### EXERCISE OBJECTIVE
Every line in the data below has to be repeated exactly; no picture belongs in the result.

·····

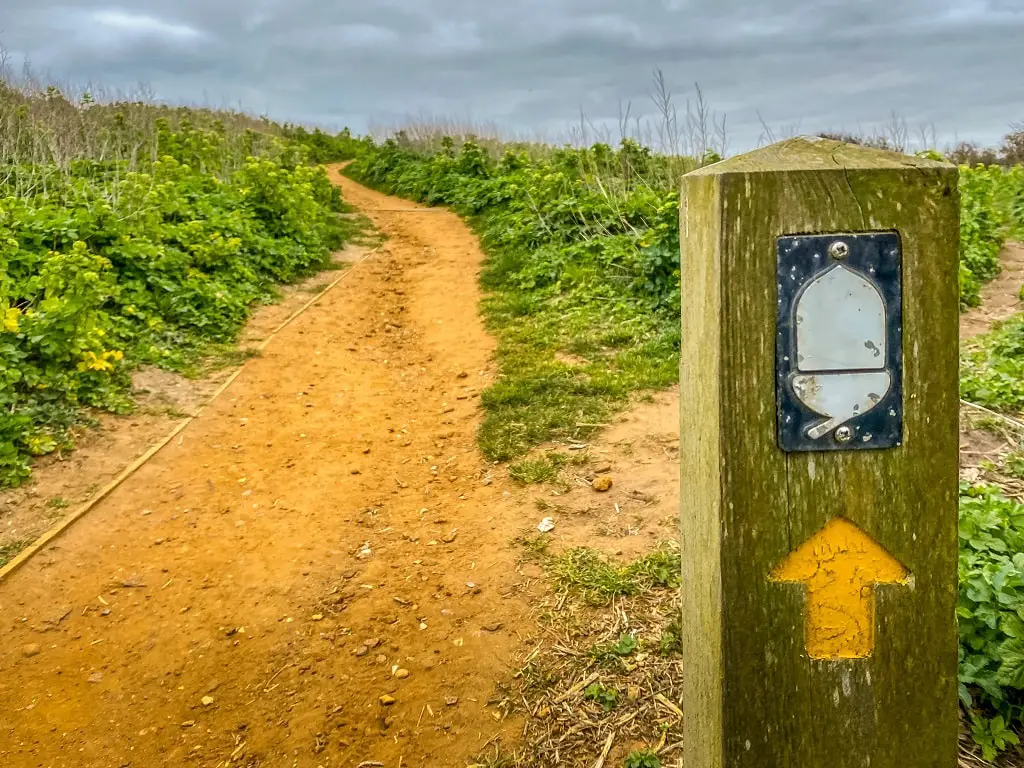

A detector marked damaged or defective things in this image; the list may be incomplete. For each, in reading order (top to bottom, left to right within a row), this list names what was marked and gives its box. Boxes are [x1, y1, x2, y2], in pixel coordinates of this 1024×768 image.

rusted screw head [827, 241, 851, 260]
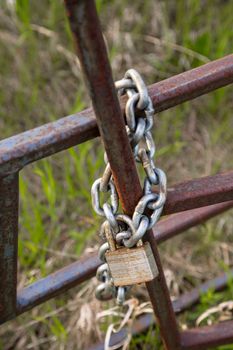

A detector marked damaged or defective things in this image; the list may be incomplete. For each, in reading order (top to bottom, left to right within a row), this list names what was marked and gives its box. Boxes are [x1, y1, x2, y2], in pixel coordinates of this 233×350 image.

rusty metal bar [0, 172, 18, 322]
rust on metal bar [0, 172, 18, 322]
rusty metal bar [0, 55, 232, 178]
rust on metal bar [0, 55, 232, 178]
rust on metal bar [6, 200, 232, 322]
rusty metal bar [10, 201, 231, 322]
rusty metal bar [63, 1, 180, 348]
rust on metal bar [63, 1, 180, 348]
rusty metal bar [89, 270, 233, 350]
rust on metal bar [89, 270, 233, 350]
rusty metal bar [163, 171, 233, 215]
rust on metal bar [181, 320, 233, 350]
rusty metal bar [181, 322, 233, 348]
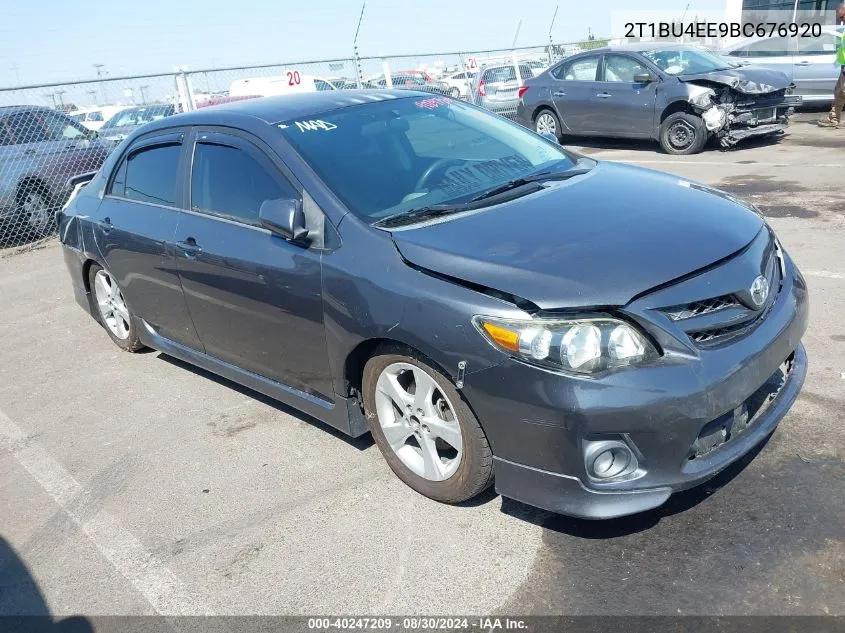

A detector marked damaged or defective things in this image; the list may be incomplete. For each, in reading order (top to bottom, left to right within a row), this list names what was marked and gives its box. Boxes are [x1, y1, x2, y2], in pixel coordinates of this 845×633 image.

wrecked silver sedan [516, 43, 796, 155]
damaged white car [516, 43, 800, 154]
damaged front bumper [688, 84, 800, 148]
cracked headlight [472, 314, 656, 372]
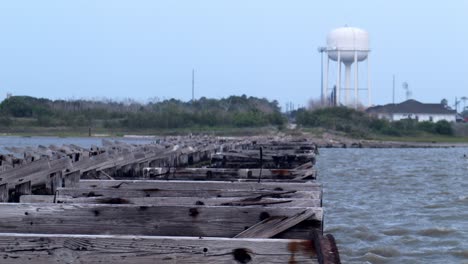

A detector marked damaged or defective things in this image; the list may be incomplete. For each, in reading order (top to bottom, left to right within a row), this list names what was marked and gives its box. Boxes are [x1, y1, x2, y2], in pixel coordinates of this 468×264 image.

splintered wood [0, 136, 340, 264]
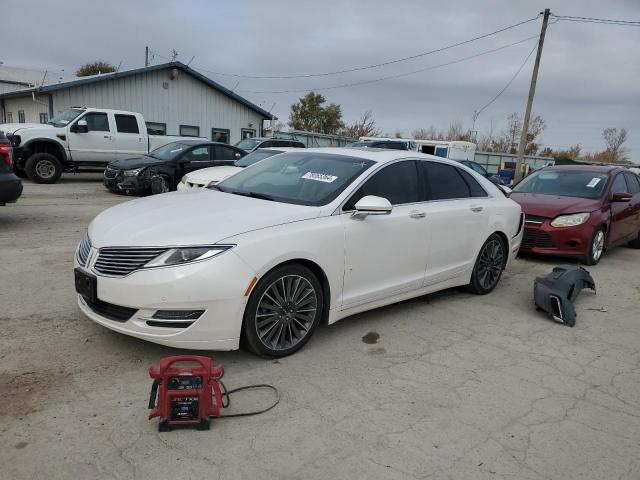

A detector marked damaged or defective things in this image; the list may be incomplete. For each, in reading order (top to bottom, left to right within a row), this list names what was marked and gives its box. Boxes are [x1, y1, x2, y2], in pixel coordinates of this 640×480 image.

damaged vehicle [104, 140, 246, 196]
damaged vehicle [76, 149, 524, 356]
detached car part [528, 264, 596, 328]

·····

### EXERCISE RESULT
A detector marked damaged or defective things in this image; the list may be incomplete. For each, in reading order (top to bottom, left to right within a row), this list names what was marked and gives its box. Boxes are [x1, y1, x2, y2], in pixel coordinates of this 1024×768 image.

rusted screw head [827, 241, 851, 260]

A detector marked damaged or defective things in this image; the list may be incomplete. For each, in reading order (top to bottom, left to right within a row), this list names what was marked and gives its box. Boxes are [x1, y1, x2, y2], in pixel coordinates of this 233×350 image.

rusty metal bar [0, 172, 18, 322]
rust on metal bar [0, 172, 18, 322]
rusty metal bar [0, 55, 232, 178]
rust on metal bar [0, 55, 232, 178]
rust on metal bar [6, 200, 232, 322]
rusty metal bar [10, 201, 231, 322]
rusty metal bar [63, 1, 180, 348]
rust on metal bar [63, 1, 180, 348]
rusty metal bar [89, 270, 233, 350]
rust on metal bar [89, 270, 233, 350]
rusty metal bar [163, 171, 233, 215]
rust on metal bar [181, 320, 233, 350]
rusty metal bar [181, 322, 233, 348]

A detector marked damaged or defective things in this image; the list may be incomplete. For each, in reading order (top to bottom, left to right within a row), this list names what was marked and gives its box. Boxes are [x1, y1, x2, y2], in pixel coordinates of this 845×633 image.

wrecked silver sedan [516, 43, 796, 155]
damaged white car [516, 43, 800, 154]
damaged front bumper [688, 84, 800, 148]
cracked headlight [472, 314, 656, 372]

A detector marked damaged or defective things in this image; the list may be incomplete. For each, in reading order (top to bottom, left to right within a row), this list names what was marked and gives its box. Boxes are [x1, y1, x2, y2], in pixel coordinates of this 468×264 image.

splintered wood [0, 136, 340, 264]

A detector marked damaged or defective things in this image; the list may be incomplete. For each, in reading order (top to bottom, left to right within a row), this list names what was marked and gives its box. Boxes are [x1, y1, x2, y2], in pixel coordinates of this 640×480 image.

damaged vehicle [104, 140, 246, 196]
damaged vehicle [76, 149, 524, 356]
detached car part [528, 264, 596, 328]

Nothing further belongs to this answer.